Students who are applying to the MA can come to me with questions about the content; I often talk with them about what we do here and how it might fit with their interests. When they arrive I'm also someone they can talk to about their studies or if any issues come up. I was part of the committee that redesigned the MA several years ago and my colleagues and I make the decisions about curriculum, admissions, and overall direction of the MA. I co-teach in the core course, "Reviving the Past," and teach my own module, plus give lectures on alchemy and scientific images in "Methods and Techniques of Scholarship" and "Image to Action." Along with lots of other people here, I keep the MA on track and help students along the way.
What would you say to prospective students considering the Warburg’s MA postgraduate programmes?
To my knowledge there's no other programme like it - where you're intensely focused on Renaissance ideas and images, the history of exchanges of goods, people, and ideas across the globe, the history of scholarship, and current debates in intellectual and cultural history. You get an incredible amount of class time - in modules, in Latin, in paleography, in Techniques of Scholarship - and the chance to work closely with the instructors, especially for the dissertation, which lets you do original and independent research on a topic you choose. The students come from a lot of different backgrounds and have tons to offer each other, in shared experiences, support, and fun. But I also make it clear to prospective students that it's a serious program that takes a serious commitment: the first term in particular is demanding. Students learn a lot and it’s a unique and hugely rewarding programme— but it takes work.

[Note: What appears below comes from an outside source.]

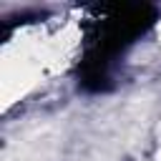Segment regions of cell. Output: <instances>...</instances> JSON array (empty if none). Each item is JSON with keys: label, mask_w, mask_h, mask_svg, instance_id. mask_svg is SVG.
Here are the masks:
<instances>
[{"label": "cell", "mask_w": 161, "mask_h": 161, "mask_svg": "<svg viewBox=\"0 0 161 161\" xmlns=\"http://www.w3.org/2000/svg\"><path fill=\"white\" fill-rule=\"evenodd\" d=\"M83 45V28L75 18L55 15L15 28L3 43V96L15 103L40 86L65 75Z\"/></svg>", "instance_id": "6da1fadb"}]
</instances>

Could you tell us more about the MA course module 'Cosmological Images: Representing the Universe' that you teach?
It takes on the history of science and ideas as a history of ways of understanding the universe as a whole - the relationships between humans, divinities, the earth, and all the domains of nature. It looks at how these views of the universe get realised in specific objects, artworks, buildings, epics, and how they change over time. So the course connects philosophy, religion, and history of art, in order to think about what people are doing when they represent the totality of the universe to each other, and how these kinds of representations orient their activities and are part of political struggles. It's also an introduction to the past 500 years of history of science and the hidden histories that feed into it.
Do you have a particular favourite moment whilst working at the Institute?
I think of the Institute as a kind of “synchronicity generator.” Lots of weird coincidences and fortuitous meetings happen here, between people, ideas, books - so I don't even think of them as weird anymore, they're just a normal part of life. My most recent thrill was discovering two books about exhibitions on "Cosmological Monuments" from the 1950s which connected a bunch of dots. I also have really fond memories of the "Contemplative Clinic" workshops and the "Eccentric Courtyard" meetings, with ice lollies, in the summer just before the construction began.
With the Warburg Renaissance building project in full swing what are you looking forward to about the new design?
I’m really excited to see workshops and lectures in the new elliptical auditorium. And looking forward to studying the Eranos Archive in the Photo Collection!